=== TASK REQUIREMENTS ===
Take from the material every line containing the string "frames" and copy it.

=== DATA SHOWN ===

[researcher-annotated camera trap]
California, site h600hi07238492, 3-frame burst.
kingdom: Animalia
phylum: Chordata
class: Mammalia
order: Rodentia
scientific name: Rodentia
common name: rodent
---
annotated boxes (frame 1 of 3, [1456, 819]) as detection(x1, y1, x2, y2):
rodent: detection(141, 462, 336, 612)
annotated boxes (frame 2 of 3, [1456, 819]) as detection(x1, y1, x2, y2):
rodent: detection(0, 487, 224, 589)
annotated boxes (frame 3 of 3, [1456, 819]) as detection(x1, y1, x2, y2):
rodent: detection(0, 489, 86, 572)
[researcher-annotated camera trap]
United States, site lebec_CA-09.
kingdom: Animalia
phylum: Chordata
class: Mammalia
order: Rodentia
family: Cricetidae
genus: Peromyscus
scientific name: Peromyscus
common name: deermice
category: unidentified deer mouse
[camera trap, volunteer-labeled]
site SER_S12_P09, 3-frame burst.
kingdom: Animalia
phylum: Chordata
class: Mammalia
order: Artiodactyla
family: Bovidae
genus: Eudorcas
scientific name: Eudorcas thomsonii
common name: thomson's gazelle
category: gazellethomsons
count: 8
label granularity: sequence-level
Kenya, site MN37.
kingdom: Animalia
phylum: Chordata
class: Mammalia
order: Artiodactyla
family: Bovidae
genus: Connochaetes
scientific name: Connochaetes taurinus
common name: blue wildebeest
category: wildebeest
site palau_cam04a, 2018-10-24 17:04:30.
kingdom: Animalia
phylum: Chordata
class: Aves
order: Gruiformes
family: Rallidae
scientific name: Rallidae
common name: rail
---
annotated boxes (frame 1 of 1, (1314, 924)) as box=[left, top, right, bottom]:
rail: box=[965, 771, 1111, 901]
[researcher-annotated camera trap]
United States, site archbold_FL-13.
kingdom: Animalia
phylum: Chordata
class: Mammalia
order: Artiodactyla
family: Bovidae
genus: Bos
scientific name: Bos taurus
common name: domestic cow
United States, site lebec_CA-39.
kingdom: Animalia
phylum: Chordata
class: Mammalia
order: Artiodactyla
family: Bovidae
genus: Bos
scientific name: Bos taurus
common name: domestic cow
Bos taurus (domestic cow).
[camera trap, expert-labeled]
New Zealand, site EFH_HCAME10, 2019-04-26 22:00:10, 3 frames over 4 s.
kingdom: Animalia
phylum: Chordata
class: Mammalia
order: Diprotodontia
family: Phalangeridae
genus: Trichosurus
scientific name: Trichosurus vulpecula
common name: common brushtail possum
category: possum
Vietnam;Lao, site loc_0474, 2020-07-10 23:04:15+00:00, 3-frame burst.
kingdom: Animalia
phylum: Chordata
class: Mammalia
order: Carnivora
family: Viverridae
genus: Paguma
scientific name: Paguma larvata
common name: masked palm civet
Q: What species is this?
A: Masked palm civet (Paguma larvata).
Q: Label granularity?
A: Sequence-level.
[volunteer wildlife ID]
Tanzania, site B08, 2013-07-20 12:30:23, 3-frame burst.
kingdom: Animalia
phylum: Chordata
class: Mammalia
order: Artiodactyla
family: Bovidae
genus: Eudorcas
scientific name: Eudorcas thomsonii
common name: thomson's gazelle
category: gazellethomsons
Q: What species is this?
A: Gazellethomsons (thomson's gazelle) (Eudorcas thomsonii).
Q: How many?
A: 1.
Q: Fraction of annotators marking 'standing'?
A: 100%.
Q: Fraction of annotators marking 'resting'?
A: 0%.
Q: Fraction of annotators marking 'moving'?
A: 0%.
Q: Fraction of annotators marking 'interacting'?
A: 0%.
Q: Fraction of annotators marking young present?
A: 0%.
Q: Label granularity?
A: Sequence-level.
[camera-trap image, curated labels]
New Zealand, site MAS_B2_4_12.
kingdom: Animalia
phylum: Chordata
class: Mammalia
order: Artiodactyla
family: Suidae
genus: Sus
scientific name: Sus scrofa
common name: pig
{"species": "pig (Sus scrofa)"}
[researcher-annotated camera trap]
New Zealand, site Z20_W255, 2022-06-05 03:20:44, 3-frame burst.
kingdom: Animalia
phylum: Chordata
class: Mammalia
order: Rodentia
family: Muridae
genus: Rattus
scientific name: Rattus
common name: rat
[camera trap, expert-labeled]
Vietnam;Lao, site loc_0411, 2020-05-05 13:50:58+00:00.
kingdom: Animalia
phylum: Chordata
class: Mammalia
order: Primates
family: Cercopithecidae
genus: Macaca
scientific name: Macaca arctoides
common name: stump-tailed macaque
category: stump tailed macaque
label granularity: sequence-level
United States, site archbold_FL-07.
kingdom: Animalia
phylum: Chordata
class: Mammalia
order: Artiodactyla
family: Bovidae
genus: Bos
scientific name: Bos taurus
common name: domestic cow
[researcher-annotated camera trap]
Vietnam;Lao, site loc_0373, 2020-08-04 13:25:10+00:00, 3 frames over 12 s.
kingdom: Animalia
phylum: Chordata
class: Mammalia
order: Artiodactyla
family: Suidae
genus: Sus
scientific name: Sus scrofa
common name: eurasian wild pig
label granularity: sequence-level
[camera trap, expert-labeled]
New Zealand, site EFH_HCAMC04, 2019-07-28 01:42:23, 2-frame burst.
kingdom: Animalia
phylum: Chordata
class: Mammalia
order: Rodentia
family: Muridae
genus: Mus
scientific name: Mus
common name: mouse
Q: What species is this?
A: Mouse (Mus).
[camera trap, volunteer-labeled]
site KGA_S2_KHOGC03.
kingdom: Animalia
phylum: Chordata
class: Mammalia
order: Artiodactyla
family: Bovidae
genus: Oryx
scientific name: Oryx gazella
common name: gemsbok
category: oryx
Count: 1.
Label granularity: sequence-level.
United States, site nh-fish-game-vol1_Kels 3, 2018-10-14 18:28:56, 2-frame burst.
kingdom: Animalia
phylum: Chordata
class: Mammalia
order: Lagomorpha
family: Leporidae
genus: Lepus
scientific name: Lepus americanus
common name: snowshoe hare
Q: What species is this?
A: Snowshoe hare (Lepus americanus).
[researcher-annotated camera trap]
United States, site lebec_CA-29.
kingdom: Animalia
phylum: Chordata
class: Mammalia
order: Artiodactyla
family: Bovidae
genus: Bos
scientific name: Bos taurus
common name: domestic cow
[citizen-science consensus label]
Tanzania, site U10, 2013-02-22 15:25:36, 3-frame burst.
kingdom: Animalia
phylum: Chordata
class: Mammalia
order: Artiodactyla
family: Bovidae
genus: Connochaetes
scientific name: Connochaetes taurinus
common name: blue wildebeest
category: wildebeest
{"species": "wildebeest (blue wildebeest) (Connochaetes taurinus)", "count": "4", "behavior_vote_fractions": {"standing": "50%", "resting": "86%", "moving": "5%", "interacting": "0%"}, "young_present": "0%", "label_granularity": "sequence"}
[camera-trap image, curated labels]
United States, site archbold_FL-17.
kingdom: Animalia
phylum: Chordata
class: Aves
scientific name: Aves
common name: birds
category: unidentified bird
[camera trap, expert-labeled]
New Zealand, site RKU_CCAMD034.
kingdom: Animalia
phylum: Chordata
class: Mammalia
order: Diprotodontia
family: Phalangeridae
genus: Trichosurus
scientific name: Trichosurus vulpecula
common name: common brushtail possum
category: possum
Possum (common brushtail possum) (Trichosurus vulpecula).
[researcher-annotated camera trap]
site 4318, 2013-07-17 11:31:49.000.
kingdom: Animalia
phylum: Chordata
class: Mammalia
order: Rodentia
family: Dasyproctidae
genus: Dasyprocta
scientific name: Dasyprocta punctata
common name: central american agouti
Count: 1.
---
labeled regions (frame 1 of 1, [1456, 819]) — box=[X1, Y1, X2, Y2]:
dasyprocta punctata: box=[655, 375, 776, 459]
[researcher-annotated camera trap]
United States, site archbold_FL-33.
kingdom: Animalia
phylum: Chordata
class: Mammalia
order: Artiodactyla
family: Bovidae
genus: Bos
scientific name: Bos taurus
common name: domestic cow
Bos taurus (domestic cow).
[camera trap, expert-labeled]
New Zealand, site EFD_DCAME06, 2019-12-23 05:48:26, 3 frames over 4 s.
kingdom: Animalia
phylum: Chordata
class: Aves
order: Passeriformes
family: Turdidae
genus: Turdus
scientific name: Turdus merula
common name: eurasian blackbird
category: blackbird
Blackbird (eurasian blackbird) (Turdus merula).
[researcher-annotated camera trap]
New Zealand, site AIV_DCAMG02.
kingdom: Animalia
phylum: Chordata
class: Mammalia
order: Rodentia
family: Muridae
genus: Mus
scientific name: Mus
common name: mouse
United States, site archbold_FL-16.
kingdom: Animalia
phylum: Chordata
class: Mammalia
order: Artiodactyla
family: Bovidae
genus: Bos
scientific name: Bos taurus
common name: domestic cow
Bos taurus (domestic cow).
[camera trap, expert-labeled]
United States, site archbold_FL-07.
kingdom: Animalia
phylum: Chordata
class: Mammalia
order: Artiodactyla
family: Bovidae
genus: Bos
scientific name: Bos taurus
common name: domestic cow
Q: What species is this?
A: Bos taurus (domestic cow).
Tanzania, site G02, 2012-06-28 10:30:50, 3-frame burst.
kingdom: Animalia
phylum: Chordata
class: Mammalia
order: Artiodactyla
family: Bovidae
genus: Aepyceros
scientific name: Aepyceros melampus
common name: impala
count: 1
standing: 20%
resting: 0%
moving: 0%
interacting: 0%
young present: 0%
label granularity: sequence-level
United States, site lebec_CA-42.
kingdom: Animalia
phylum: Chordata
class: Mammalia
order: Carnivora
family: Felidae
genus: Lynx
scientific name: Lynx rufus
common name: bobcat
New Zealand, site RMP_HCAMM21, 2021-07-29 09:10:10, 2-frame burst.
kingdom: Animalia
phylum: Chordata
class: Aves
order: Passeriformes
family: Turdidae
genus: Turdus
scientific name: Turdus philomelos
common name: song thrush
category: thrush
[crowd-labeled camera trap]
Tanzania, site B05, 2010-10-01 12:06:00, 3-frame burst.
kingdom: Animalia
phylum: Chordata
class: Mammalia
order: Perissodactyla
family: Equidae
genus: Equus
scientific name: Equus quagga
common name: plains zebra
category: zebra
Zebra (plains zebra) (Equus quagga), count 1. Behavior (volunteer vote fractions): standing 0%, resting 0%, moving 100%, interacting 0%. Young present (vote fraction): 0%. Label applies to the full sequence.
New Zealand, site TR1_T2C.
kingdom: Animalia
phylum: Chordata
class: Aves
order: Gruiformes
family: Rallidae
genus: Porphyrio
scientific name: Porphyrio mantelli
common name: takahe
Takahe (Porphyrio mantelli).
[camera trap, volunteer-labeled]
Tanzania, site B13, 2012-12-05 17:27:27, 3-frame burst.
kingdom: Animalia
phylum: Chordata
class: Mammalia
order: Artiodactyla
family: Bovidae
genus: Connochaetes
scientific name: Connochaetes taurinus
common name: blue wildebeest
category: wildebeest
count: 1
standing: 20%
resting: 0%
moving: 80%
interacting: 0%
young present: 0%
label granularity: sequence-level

=== SOLUTION ===
New Zealand, site EFH_HCAME10, 2019-04-26 22:00:10, 3 frames over 4 s.
Vietnam;Lao, site loc_0373, 2020-08-04 13:25:10+00:00, 3 frames over 12 s.
New Zealand, site EFD_DCAME06, 2019-12-23 05:48:26, 3 frames over 4 s.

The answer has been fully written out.